Most adnexal masses found during pregnancy are corpus luteal cysts, endometrioid cysts, or mature cystic teratomas (5). There seems to be an extremely low incidence of ovarian malignancy during pregnancy and the malignancies tend to be earlier stages with a less aggressive histology (1, 2). However, about 6% of malignant ovarian tumors are metastatic and Krukenberg tumors can be encountered in young patients more often than other metastatic ovarian neoplasms (4). Unfortunately, the preoperative diagnosis of a Krukenberg tumor secondary to gastric cancer occurring during pregnancy is challenging because pregnancy-related gastric symptoms and morphological features can mask the presence of gastric cancer and ascites. US is the best diagnostic tool to reveal adnexal masses in pregnant and non-pregnant women (5). The sonographic characteristics that have been associated with an increased risk of malignancy are large size (> 7 cm), solid components or complex appearance, papillary projections, internal thick or vascular septations, bilaterality, irregular borders, increased vascularity, low-resistance blood flow, and ascites (2). In our case, US showed bilateral heterogeneously echogenic solid masses, representing features suspicious for malignancy. In addition, a color Doppler image showed peripheral vessels leading to the mass, which were characteristic of the "leading vessel" of metastatic ovarian cancer (6, 7). A high serum CA-125 level is a normal finding during the first trimester, which returns to the normal range (5). The elevated CA-125 level in our patient in the third trimester of pregnancy was another clue for the ovarian abnormality.

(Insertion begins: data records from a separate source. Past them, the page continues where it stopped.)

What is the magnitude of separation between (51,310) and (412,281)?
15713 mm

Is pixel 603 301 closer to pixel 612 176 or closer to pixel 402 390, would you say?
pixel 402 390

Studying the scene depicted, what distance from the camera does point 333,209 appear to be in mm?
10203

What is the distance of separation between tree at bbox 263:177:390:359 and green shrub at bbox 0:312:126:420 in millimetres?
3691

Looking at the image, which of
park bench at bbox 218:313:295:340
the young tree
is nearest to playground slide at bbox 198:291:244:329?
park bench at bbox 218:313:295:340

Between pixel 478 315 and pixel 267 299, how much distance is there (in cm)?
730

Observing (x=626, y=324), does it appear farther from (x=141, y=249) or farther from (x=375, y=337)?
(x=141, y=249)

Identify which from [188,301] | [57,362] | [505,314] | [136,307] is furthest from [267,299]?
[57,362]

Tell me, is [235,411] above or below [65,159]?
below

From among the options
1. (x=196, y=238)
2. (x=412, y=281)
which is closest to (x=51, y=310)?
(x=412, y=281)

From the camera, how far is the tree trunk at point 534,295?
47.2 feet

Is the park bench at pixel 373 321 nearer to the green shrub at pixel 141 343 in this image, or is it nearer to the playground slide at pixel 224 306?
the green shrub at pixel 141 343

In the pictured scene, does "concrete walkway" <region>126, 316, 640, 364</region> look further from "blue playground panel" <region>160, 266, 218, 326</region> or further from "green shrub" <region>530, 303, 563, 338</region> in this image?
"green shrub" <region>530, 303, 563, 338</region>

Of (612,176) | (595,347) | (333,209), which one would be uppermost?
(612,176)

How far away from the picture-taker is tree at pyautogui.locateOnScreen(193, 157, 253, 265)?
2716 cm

The differential diagnosis of a solid ovarian mass detected during pregnancy includes germ cell tumors, epithelial ovarian cancers, sex-cord stromal tumors, or metastasis including Krukenberg tumors (8). Germ cell tumors can be distinguished by their characteristic imaging features (i.e., fat component), and epithelial ovarian cancers may appear as a cystic solid mass rather than a pure solid mass. Sex-cord stromal tumors were considered initially in our case; however, the US findings and bilaterality were clues for metastatic ovarian cancers.

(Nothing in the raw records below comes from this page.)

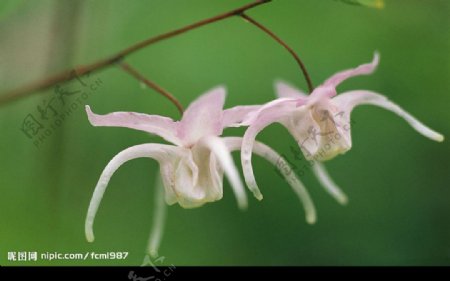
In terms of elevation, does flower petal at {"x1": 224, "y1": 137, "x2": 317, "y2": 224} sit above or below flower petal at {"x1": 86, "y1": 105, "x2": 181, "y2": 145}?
below

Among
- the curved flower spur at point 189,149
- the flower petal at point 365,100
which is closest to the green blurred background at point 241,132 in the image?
the curved flower spur at point 189,149

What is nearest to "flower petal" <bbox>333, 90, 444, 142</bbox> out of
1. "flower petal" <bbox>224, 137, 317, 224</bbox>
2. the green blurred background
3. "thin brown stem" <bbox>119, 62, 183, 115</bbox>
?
"flower petal" <bbox>224, 137, 317, 224</bbox>

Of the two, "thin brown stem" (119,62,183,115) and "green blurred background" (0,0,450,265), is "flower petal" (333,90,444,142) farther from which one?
"green blurred background" (0,0,450,265)

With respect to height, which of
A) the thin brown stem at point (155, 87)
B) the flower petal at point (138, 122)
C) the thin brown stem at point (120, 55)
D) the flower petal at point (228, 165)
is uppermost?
the thin brown stem at point (120, 55)

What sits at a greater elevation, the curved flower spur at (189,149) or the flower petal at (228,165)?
the curved flower spur at (189,149)

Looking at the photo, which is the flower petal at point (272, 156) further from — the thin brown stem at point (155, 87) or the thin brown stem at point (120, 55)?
the thin brown stem at point (120, 55)

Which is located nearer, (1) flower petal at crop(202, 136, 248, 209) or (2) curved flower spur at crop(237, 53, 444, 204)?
(1) flower petal at crop(202, 136, 248, 209)

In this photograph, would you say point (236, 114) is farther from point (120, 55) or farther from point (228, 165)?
point (120, 55)
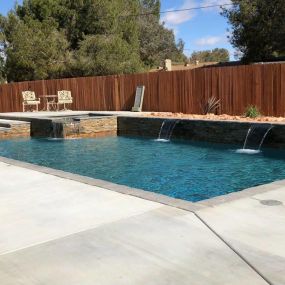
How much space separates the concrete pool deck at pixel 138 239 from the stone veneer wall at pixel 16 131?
11.0m

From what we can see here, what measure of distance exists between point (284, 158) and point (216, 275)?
7.53 metres

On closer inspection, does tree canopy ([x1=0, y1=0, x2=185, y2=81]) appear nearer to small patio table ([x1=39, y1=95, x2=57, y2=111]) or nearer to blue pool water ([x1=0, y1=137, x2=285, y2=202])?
small patio table ([x1=39, y1=95, x2=57, y2=111])

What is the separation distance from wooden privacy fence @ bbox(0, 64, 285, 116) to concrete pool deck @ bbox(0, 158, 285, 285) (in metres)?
9.22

Some studies have reported Krukenberg tumors in 20-31-year-old pregnant women (9, 10). Genç et al. (9) reported a patient with a Krukenberg tumor and a fair prognosis who was disease free 18 months after surgery. However, the prognosis of a Krukenberg tumor remains poor, though early detection and complete resection followed by adjuvant chemotherapy improves survival (10). However, the prognosis worsens when the primary tumor is identified after metastasis to the ovary (4).

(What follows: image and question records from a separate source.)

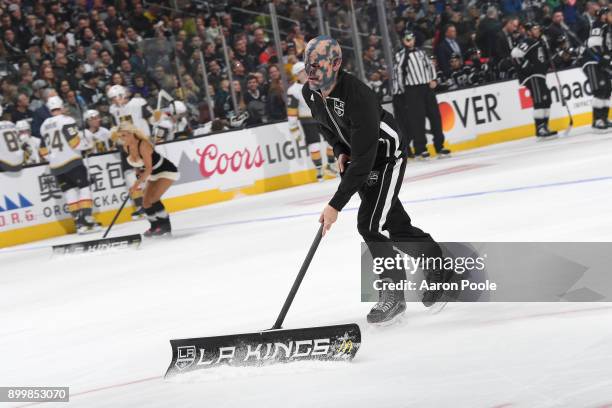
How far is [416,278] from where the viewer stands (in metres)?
5.01

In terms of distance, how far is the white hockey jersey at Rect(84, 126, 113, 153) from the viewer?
1440 centimetres

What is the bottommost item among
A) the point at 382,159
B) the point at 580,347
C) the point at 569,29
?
the point at 580,347

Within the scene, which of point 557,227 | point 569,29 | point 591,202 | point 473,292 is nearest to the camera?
point 473,292

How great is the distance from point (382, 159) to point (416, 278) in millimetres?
688

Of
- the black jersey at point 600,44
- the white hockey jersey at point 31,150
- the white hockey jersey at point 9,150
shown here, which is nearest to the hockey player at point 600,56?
the black jersey at point 600,44

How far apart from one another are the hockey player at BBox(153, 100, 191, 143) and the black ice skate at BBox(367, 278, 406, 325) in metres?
9.93

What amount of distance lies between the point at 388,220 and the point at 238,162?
34.0ft

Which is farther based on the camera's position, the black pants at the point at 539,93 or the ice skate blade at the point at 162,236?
the black pants at the point at 539,93

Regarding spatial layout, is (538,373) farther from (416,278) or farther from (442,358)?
(416,278)

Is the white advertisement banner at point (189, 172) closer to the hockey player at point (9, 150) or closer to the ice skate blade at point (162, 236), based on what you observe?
the hockey player at point (9, 150)

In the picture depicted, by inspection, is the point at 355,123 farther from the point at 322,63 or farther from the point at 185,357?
the point at 185,357

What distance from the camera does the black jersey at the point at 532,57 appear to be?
15680 mm

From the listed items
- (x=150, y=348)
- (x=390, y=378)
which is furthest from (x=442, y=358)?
(x=150, y=348)

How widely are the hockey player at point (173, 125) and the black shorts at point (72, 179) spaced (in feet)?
4.48
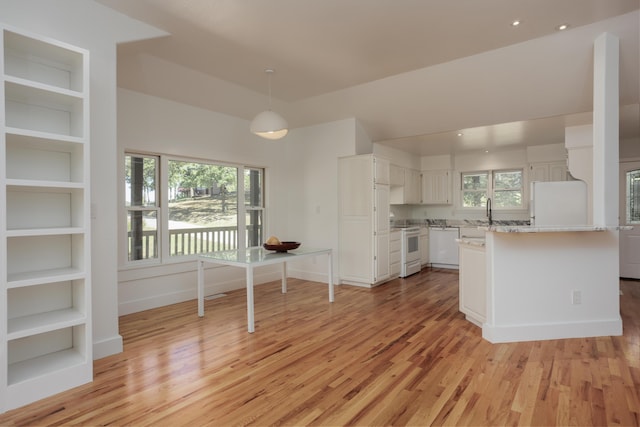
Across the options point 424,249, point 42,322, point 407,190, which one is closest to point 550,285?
point 424,249

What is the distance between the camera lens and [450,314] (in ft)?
13.2

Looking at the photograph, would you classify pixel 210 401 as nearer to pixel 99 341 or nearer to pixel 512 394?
pixel 99 341

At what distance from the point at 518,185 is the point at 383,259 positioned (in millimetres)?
3709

In summary, we report a rare case of bilateral Krukenberg tumors in a young pregnant woman with advanced gastric cancer, which was difficult to diagnose preoperatively because of the pregnancy. A Krukenberg tumor should be considered when bilateral solid ovarian masses are encountered, regardless of pregnancy in a young woman, for a timely diagnosis and management planning.